The following were the top presentations that caught my interest from the conference:

Day 1:

• A traveller’s diary – one organization’s journey to improve its anti-virus infrastructure - Margaret Patton, Government of British Columbia.
• Gatekeeper II: New approaches to generic virus prevention - Richard Ford and Jason Michalske from the Florida Institute of technology.
• The return of script viruses – an overview of Microsoft shell - Eric Chien, Symantec
• Unpacking strategies - Alex Shipp, Messagelabs

The Gala Dinner:

Well, what can I say, the gala dinner was excellent as usual, this year we were entertained by Husband and Wife team (Ross and Eliza Hartzell) that liked to shoot arrows at each other, using a variety of bows and crossbows! They also have the World record for the ‘Most Crossbows Triggered in an Arrow Relay’, which they performed for us live on stage. You can see the original recording of this record here. RealPlayer version or Windows Media Player version

This was followed up by a wonderful menu, and more entertainment; this time in the form of Chicago’s own Blooze Brothers band and dancers, so lots of blues and rock-n-roll music was enjoyed by all!

Day 2:

• Advanced survival techniques in recent Internet worms - Gabor Szappanos, VirusBuster
• A worm’s evolution - Tomer Honen, Aladdin
• Secure by design, a new start for file formats - Daniel Wolfe, McAfee
• How to achieve 10Gbps performance for integrated anti-virus and anti-spam network-based security systems - Jon Curnyn, Detica
• Trapping worms in a virtual net - Hamish O’Dea, Computer Associates

Conclusion:

VB2004 was the best attended of the VB conferences over the last 4 years or so (330 delegates), lots of new faces, lots of old faces too. This has helped to keep VB fresh and interesting and, as far as I’m concerned the best security conference for the area that I’m interested in.

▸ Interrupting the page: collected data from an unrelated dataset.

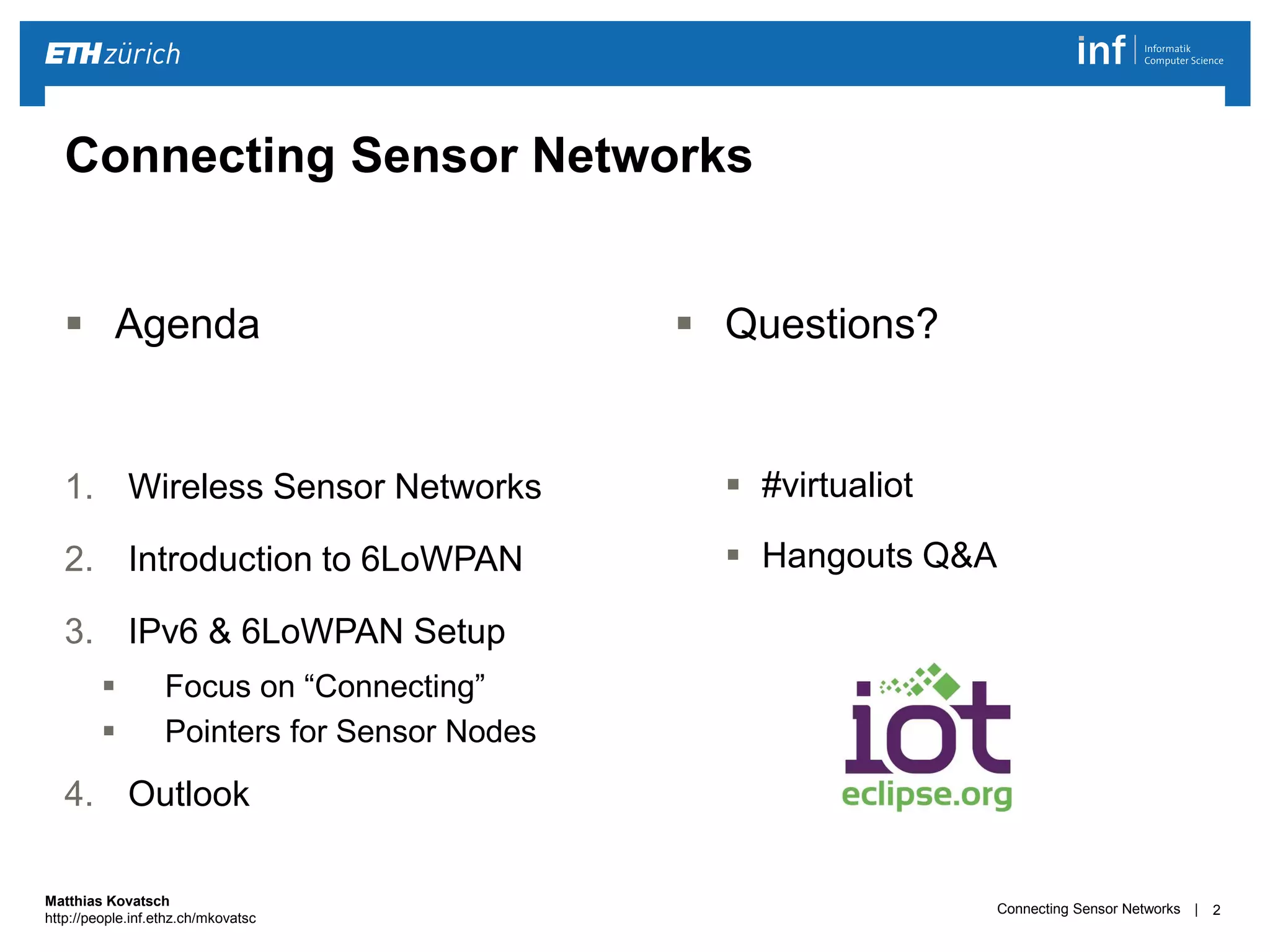 ETH zürich

inf Informatik Computer Science

Connecting Sensor Networks

▪ Agenda

1. Wireless Sensor Networks
2. Introduction to 6LoWPAN
3. IPv6 & 6LoWPAN Setup
▪ Focus on “Connecting”
▪ Pointers for Sensor Nodes
4. Outlook

▪ Questions?

▪ #virtualiot
▪ Hangouts Q&A

iot
eclipse.org

Matthias Kovatsch
http://people.inf.ethz.ch/mkovatsc

Connecting Sensor Networks | 2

For those that are interested this is the seventh time I’ve presented at a Virus Bulletin International Conference; the paper I presented this year can be found here.
This covers the use of Bayesian Filtering to detect/block e-mail borne malware. All feedback is most welcome.

This paper was written for the 2004 Virus Bulletin Conference, entitled:

‘Canning More Than SPAM With Bayesian Filtering’ and is available in PDF (Adobe Acrobat) format.

This paper covers how Bayesian Filtering can be used to detect not just SPAM but also scams and malware (viruses, worms, trojans).

The conference was held in Chicago, USA on the 29th and 30th of September and the 1st of October 2004.